→ **EXERCISE DESCRIPTION**
State how many lines of the records below contain the string "instances", and reply with the number alone.

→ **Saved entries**
-------

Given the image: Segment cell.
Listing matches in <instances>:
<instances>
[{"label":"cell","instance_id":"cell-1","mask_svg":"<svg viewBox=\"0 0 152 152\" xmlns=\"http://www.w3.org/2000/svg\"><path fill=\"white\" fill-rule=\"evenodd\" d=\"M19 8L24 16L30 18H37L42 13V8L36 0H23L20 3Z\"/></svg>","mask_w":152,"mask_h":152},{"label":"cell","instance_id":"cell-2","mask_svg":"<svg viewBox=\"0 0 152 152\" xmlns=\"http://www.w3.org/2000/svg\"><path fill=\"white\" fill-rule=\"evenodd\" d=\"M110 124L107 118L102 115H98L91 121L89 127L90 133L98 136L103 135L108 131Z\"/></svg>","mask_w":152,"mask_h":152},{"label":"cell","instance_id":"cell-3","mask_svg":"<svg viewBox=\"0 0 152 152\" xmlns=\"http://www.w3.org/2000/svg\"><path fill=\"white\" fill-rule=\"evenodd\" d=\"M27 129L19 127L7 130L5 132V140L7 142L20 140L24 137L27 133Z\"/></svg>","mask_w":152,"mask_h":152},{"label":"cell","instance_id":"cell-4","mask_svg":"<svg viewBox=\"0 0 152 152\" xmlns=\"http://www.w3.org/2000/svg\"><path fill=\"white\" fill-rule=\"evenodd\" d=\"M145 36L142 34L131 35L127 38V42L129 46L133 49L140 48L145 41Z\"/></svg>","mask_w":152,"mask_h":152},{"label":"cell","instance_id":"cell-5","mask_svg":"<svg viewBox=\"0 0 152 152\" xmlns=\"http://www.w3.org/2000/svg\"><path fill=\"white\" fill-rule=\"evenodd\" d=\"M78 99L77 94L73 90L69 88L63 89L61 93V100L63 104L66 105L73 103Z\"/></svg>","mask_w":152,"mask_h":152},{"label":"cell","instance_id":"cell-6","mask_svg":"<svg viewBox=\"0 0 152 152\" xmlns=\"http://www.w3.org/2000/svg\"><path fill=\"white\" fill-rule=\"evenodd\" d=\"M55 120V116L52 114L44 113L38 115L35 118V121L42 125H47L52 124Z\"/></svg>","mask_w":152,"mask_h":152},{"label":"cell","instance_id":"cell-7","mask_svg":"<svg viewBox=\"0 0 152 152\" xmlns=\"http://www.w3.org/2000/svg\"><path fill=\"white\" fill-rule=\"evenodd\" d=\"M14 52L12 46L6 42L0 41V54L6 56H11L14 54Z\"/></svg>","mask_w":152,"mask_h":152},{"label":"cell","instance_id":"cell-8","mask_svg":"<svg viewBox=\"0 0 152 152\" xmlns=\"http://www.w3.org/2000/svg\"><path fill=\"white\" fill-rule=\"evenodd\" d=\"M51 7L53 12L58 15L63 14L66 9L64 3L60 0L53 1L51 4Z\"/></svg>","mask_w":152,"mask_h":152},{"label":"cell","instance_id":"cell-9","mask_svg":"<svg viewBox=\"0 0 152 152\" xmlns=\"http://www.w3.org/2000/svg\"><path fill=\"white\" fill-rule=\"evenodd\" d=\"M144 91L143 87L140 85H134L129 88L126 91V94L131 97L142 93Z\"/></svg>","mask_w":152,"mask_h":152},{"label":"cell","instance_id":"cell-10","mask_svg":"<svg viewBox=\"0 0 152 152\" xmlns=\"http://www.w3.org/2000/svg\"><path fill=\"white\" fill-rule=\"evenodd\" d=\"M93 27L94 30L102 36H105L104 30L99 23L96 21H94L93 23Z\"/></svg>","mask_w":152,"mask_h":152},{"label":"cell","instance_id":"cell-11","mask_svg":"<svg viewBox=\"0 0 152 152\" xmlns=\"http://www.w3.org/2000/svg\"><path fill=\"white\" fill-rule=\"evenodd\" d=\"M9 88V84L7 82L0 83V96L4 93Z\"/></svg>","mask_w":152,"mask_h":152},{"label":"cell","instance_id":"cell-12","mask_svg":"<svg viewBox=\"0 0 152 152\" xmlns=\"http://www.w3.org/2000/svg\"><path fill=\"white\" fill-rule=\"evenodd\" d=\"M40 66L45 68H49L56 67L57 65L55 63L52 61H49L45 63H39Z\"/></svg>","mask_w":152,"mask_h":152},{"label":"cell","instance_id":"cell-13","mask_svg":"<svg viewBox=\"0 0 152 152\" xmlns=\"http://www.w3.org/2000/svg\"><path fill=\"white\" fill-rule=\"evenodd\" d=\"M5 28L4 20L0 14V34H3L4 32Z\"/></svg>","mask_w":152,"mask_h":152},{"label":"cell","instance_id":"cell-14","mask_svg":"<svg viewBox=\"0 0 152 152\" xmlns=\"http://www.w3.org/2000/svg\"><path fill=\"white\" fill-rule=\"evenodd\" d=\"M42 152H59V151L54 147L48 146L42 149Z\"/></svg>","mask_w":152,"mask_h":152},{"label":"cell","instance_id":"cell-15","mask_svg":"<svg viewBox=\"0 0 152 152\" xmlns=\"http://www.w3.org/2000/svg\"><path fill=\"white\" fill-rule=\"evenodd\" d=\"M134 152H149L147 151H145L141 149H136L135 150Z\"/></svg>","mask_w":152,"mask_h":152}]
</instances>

-------

→ **FINAL RESULT**
3